• [Provided records]:
——
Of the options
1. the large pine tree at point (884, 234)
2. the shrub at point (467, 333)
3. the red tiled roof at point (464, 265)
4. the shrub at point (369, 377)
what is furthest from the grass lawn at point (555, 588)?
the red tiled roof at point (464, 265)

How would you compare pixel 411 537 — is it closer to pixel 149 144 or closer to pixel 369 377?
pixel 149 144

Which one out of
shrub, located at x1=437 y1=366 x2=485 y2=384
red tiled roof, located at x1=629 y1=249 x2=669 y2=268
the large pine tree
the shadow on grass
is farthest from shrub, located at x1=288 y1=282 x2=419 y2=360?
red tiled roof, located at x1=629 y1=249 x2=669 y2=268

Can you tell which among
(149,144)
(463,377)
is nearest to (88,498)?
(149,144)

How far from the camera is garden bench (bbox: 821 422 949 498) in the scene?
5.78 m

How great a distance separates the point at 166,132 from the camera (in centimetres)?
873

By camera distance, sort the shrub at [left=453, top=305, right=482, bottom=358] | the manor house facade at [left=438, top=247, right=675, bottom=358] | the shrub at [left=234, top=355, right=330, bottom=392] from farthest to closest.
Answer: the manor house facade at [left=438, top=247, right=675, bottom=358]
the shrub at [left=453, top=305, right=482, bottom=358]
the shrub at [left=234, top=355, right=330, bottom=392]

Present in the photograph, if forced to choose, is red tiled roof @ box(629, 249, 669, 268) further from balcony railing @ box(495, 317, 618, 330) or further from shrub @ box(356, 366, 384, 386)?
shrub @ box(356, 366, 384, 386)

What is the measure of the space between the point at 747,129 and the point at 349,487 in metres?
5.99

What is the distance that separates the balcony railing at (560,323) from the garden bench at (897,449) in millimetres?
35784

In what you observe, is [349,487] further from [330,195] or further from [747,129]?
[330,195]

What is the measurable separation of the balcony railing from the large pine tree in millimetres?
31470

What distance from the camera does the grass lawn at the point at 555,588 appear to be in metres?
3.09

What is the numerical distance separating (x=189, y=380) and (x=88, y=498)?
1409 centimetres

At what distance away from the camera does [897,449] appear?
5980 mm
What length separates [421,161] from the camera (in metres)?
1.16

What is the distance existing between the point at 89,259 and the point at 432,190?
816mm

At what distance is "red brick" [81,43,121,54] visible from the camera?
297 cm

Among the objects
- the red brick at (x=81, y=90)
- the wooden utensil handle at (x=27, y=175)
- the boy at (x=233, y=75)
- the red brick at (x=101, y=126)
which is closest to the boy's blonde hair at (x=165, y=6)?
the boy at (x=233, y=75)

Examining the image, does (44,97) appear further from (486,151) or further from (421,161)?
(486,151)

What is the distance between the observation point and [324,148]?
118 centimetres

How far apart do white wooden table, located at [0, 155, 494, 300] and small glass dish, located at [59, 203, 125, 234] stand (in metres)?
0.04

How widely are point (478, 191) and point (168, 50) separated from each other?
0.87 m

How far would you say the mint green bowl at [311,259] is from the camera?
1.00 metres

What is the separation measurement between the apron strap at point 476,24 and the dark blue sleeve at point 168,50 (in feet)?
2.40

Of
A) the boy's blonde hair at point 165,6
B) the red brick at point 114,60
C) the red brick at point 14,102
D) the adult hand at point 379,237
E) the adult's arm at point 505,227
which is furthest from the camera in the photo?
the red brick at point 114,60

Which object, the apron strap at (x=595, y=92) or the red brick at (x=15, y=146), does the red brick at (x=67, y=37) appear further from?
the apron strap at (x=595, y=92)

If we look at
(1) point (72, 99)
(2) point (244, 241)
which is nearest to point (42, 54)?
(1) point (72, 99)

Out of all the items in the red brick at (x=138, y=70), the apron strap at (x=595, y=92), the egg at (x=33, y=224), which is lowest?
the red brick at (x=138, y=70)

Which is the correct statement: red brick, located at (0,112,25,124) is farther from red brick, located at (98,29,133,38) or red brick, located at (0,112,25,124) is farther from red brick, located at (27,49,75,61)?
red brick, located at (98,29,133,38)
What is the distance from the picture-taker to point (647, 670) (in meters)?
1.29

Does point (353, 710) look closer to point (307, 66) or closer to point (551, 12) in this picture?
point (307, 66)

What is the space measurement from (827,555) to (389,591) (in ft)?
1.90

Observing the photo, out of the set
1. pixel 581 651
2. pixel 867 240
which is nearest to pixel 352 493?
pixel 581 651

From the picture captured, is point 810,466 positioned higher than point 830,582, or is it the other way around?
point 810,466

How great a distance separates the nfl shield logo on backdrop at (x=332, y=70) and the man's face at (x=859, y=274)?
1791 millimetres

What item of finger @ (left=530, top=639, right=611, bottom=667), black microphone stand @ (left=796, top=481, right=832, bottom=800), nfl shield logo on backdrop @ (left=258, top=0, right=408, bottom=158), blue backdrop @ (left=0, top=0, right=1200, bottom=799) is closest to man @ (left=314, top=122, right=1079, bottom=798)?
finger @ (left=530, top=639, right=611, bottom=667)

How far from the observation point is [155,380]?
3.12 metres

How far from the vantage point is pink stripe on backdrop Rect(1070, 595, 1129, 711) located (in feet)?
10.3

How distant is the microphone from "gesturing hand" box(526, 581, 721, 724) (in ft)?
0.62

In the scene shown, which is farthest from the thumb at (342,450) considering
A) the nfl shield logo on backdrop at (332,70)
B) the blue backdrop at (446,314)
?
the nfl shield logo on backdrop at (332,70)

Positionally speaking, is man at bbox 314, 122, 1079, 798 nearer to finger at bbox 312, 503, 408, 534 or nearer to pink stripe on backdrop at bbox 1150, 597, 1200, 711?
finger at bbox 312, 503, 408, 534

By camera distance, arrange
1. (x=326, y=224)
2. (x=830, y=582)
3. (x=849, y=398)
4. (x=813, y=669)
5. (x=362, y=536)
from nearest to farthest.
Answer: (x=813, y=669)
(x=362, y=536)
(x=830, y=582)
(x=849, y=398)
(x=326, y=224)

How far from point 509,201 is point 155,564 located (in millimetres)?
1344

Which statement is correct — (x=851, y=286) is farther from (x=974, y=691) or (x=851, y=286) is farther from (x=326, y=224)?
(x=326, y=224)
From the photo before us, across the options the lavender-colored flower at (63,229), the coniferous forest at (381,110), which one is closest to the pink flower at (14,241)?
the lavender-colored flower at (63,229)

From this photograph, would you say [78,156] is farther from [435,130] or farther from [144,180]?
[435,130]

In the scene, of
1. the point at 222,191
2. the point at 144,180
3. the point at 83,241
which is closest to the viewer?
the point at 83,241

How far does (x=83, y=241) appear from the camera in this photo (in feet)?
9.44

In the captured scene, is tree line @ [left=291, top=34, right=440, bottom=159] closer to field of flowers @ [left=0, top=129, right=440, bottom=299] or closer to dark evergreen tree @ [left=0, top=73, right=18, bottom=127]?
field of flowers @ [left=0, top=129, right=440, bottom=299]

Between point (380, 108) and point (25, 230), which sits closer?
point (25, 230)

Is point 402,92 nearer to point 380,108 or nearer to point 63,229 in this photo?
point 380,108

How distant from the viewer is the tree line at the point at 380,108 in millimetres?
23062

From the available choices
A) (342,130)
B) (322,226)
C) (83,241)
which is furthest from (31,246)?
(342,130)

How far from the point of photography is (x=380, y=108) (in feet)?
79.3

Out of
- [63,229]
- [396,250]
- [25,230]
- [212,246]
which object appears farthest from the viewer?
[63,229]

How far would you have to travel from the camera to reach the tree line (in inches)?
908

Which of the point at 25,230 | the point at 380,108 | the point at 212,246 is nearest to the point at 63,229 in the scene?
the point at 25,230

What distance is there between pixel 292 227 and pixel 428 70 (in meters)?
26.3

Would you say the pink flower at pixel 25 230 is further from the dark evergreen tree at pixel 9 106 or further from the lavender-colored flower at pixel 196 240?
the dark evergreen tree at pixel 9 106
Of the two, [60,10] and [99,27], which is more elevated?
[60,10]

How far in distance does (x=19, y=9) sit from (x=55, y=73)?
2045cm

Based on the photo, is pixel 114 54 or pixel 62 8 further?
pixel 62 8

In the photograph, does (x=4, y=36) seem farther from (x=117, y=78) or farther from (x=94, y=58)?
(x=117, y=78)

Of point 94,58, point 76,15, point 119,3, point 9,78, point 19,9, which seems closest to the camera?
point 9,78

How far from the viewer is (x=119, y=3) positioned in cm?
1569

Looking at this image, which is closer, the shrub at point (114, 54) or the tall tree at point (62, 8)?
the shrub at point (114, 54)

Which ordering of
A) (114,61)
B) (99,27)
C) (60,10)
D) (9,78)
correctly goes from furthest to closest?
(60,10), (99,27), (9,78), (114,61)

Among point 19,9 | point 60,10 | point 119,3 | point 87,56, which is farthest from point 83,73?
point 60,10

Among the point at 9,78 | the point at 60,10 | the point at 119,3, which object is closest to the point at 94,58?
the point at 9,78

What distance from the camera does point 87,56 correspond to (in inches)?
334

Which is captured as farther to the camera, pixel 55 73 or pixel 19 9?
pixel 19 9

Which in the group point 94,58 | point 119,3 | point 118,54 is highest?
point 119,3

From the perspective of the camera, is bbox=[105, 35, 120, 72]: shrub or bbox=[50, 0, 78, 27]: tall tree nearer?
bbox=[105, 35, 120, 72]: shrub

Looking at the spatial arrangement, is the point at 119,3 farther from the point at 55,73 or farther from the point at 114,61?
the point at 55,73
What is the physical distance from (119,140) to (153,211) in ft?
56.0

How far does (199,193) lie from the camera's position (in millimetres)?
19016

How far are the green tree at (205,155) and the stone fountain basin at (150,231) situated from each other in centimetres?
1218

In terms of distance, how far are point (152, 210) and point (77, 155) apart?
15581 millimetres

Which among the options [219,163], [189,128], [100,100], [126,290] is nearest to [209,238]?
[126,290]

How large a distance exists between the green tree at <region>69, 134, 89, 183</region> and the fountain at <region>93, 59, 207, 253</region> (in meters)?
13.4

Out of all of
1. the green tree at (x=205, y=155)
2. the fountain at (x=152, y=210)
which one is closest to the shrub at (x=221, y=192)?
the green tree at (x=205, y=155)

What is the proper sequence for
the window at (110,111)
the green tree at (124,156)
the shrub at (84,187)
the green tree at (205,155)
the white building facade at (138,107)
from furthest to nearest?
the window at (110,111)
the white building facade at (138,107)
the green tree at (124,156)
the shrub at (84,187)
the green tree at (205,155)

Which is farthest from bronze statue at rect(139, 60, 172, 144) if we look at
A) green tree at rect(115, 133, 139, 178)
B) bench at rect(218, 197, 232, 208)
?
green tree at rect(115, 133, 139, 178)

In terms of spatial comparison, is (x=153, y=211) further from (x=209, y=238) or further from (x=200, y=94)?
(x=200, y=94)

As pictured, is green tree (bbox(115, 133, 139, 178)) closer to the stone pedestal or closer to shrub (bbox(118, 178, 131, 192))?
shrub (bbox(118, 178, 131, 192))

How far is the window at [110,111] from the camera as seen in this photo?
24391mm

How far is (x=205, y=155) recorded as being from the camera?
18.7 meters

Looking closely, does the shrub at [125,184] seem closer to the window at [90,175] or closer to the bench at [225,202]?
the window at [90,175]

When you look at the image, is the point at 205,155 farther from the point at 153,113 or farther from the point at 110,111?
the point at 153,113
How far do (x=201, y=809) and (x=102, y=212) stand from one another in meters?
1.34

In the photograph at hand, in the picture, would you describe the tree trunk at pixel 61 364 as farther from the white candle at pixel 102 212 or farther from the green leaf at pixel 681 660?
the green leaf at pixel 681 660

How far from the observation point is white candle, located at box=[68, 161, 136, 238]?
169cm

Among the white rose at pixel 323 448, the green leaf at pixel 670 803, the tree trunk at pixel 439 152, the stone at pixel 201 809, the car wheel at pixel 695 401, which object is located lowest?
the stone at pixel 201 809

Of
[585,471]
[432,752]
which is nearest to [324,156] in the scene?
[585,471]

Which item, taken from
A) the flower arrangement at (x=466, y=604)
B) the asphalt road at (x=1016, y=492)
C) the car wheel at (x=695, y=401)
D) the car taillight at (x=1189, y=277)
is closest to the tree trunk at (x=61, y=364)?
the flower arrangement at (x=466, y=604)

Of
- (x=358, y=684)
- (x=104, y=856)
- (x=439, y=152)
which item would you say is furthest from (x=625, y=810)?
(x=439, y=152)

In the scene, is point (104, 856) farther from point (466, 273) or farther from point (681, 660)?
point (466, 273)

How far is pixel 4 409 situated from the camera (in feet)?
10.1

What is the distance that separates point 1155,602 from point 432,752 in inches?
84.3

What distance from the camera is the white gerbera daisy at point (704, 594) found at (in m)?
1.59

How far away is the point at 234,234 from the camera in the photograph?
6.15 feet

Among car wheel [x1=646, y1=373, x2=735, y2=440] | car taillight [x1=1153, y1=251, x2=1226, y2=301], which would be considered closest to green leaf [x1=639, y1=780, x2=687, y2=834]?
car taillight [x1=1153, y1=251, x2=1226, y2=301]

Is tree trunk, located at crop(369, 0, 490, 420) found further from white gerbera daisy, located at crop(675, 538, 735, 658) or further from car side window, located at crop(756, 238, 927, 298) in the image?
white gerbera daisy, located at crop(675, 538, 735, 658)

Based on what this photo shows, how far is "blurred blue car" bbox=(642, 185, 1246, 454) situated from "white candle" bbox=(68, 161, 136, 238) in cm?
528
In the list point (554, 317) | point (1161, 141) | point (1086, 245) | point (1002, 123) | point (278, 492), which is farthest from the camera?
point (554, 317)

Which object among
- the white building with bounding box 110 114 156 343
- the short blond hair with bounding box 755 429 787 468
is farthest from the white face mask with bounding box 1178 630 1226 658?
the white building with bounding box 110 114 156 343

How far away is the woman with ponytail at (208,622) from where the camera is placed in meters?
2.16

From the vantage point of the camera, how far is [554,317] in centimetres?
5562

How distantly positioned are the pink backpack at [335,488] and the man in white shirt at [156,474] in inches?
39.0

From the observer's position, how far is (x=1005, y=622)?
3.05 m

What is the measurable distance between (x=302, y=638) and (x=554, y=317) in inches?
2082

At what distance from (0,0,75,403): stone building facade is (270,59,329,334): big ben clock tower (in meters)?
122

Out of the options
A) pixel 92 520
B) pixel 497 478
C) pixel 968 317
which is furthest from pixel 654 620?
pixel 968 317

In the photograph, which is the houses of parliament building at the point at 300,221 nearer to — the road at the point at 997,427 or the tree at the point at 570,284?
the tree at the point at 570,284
——
• [Problem to solve]: Update the rows from the line containing "At what distance from" through the end of the rows by changing "furthest" to "farthest". Leave everything else as it is.

• [Answer to the exercise]:
At what distance from (0,0,75,403): stone building facade is (270,59,329,334): big ben clock tower (in meters)?
122

Out of the options
A) pixel 92 520
B) pixel 497 478
C) pixel 968 317
which is farthest from pixel 654 620?
pixel 968 317

In the photograph, which is the houses of parliament building at the point at 300,221 nearer to — the road at the point at 997,427 or the tree at the point at 570,284?
the tree at the point at 570,284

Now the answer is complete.